START
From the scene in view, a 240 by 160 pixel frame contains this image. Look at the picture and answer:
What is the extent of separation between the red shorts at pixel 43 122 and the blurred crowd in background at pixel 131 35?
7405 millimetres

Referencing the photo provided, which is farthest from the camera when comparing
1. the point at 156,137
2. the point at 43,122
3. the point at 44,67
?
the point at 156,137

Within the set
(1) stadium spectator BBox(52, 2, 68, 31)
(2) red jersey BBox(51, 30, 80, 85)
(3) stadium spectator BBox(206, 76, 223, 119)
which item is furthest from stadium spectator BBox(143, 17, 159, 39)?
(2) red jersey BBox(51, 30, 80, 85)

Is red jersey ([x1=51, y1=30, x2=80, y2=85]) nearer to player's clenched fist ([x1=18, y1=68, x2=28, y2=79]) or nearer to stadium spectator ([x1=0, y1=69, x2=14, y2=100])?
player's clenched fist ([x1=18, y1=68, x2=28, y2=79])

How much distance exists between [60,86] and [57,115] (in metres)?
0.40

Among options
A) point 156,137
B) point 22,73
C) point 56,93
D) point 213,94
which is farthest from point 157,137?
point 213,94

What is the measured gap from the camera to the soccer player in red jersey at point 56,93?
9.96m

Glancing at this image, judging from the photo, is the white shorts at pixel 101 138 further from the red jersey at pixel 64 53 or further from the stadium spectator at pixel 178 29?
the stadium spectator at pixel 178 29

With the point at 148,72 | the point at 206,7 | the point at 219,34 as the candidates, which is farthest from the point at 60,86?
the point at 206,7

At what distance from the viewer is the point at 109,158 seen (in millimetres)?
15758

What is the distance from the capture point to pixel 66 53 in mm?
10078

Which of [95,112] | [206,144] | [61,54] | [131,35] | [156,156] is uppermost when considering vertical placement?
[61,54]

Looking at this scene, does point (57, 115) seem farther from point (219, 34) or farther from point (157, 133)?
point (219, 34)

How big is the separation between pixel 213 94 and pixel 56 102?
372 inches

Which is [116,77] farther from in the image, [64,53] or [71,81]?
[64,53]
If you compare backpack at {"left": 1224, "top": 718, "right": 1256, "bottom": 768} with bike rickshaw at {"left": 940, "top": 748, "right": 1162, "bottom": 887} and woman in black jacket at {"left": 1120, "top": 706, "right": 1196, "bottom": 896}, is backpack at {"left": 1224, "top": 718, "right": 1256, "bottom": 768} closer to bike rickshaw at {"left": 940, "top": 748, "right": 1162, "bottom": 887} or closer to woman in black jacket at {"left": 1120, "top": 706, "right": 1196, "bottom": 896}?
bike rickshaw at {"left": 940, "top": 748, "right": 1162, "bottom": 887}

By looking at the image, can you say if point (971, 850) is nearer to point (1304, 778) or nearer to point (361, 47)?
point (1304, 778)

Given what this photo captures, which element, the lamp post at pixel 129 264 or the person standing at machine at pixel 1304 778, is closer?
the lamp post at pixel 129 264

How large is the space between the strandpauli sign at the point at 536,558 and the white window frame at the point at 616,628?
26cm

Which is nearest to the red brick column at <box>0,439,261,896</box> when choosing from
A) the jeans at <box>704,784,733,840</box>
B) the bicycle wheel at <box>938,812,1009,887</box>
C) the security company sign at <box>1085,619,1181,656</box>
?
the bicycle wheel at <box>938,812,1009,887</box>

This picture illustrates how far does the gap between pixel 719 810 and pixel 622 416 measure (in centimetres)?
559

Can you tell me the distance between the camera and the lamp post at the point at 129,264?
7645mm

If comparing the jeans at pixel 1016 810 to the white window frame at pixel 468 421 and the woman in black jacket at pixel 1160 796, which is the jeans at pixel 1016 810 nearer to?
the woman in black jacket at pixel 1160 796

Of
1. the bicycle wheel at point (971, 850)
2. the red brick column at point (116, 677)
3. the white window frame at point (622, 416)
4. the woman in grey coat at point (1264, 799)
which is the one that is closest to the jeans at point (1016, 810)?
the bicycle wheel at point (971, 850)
END
**What is asked:**
Copy out all of the material again, swapping "blurred crowd" for "distant crowd" and leaving everything else unchanged.

**Correct result:**
From the scene in view, a 240 by 160 pixel frame contains this image. Look at the picture and answer:
What is the extent of separation between the red shorts at pixel 43 122 and the distant crowd in background at pixel 131 35?
7405 millimetres

Referencing the photo provided, which is farthest from the camera when comparing
1. the point at 156,137
2. the point at 43,122
3. the point at 44,67
?
the point at 156,137

Within the set
(1) stadium spectator BBox(52, 2, 68, 31)
(2) red jersey BBox(51, 30, 80, 85)
(3) stadium spectator BBox(206, 76, 223, 119)
which item is furthest from stadium spectator BBox(143, 17, 159, 39)?
(2) red jersey BBox(51, 30, 80, 85)

Is red jersey ([x1=51, y1=30, x2=80, y2=85]) nearer to player's clenched fist ([x1=18, y1=68, x2=28, y2=79]) or nearer to stadium spectator ([x1=0, y1=69, x2=14, y2=100])?
player's clenched fist ([x1=18, y1=68, x2=28, y2=79])

How much distance exists between [60,86] and [57,115] (in metres)?
0.40

Among options
A) point 156,137
B) point 22,73
C) point 56,93
D) point 213,94
which is farthest from point 157,137?
point 213,94

What is the measured gap from the camera to the soccer player in red jersey at point 56,93?
9.96m

Glancing at this image, judging from the photo, is the white shorts at pixel 101 138 further from the red jersey at pixel 64 53 or further from the stadium spectator at pixel 178 29?
the stadium spectator at pixel 178 29

With the point at 148,72 | the point at 206,7 | the point at 219,34 as the candidates, which is farthest from the point at 60,86?
the point at 206,7

At what distance from the viewer is the point at 109,158 seen (in millimetres)?
15758

What is the distance from the capture point to pixel 66 53 in mm?
10078

Which of [95,112] | [206,144] | [61,54] | [131,35] | [156,156] is uppermost when considering vertical placement?
[61,54]

Looking at this scene, does point (57, 115) seem farther from point (219, 34) or farther from point (157, 133)?
point (219, 34)

How big is the separation between pixel 213 94 and pixel 56 102?
372 inches

Which is [116,77] farther from in the image, [64,53] or [71,81]?
[64,53]
If you compare backpack at {"left": 1224, "top": 718, "right": 1256, "bottom": 768} with bike rickshaw at {"left": 940, "top": 748, "right": 1162, "bottom": 887} and woman in black jacket at {"left": 1120, "top": 706, "right": 1196, "bottom": 896}, is backpack at {"left": 1224, "top": 718, "right": 1256, "bottom": 768} closer to bike rickshaw at {"left": 940, "top": 748, "right": 1162, "bottom": 887} or closer to woman in black jacket at {"left": 1120, "top": 706, "right": 1196, "bottom": 896}?
bike rickshaw at {"left": 940, "top": 748, "right": 1162, "bottom": 887}

By looking at the image, can you say if point (971, 850) is nearer to point (1304, 778) or nearer to point (361, 47)?
point (1304, 778)

Given what this photo captures, which element, the lamp post at pixel 129 264 or the person standing at machine at pixel 1304 778, is closer?
the lamp post at pixel 129 264

How large is the space between the strandpauli sign at the point at 536,558 and the white window frame at the point at 616,628?
26cm

Which is nearest to the red brick column at <box>0,439,261,896</box> when choosing from
A) the jeans at <box>704,784,733,840</box>
B) the bicycle wheel at <box>938,812,1009,887</box>
C) the security company sign at <box>1085,619,1181,656</box>
?
the bicycle wheel at <box>938,812,1009,887</box>

This picture illustrates how far does the gap between pixel 719 810 and pixel 622 416 measure (in centimetres)?
559

Can you tell me the distance between the camera and the lamp post at the point at 129,264?
7645mm

If comparing the jeans at pixel 1016 810 to the white window frame at pixel 468 421 and the woman in black jacket at pixel 1160 796, which is the jeans at pixel 1016 810 nearer to?
the woman in black jacket at pixel 1160 796

Of
1. the bicycle wheel at point (971, 850)
2. the red brick column at point (116, 677)
3. the white window frame at point (622, 416)
4. the woman in grey coat at point (1264, 799)
which is the one that is closest to the jeans at point (1016, 810)?
the bicycle wheel at point (971, 850)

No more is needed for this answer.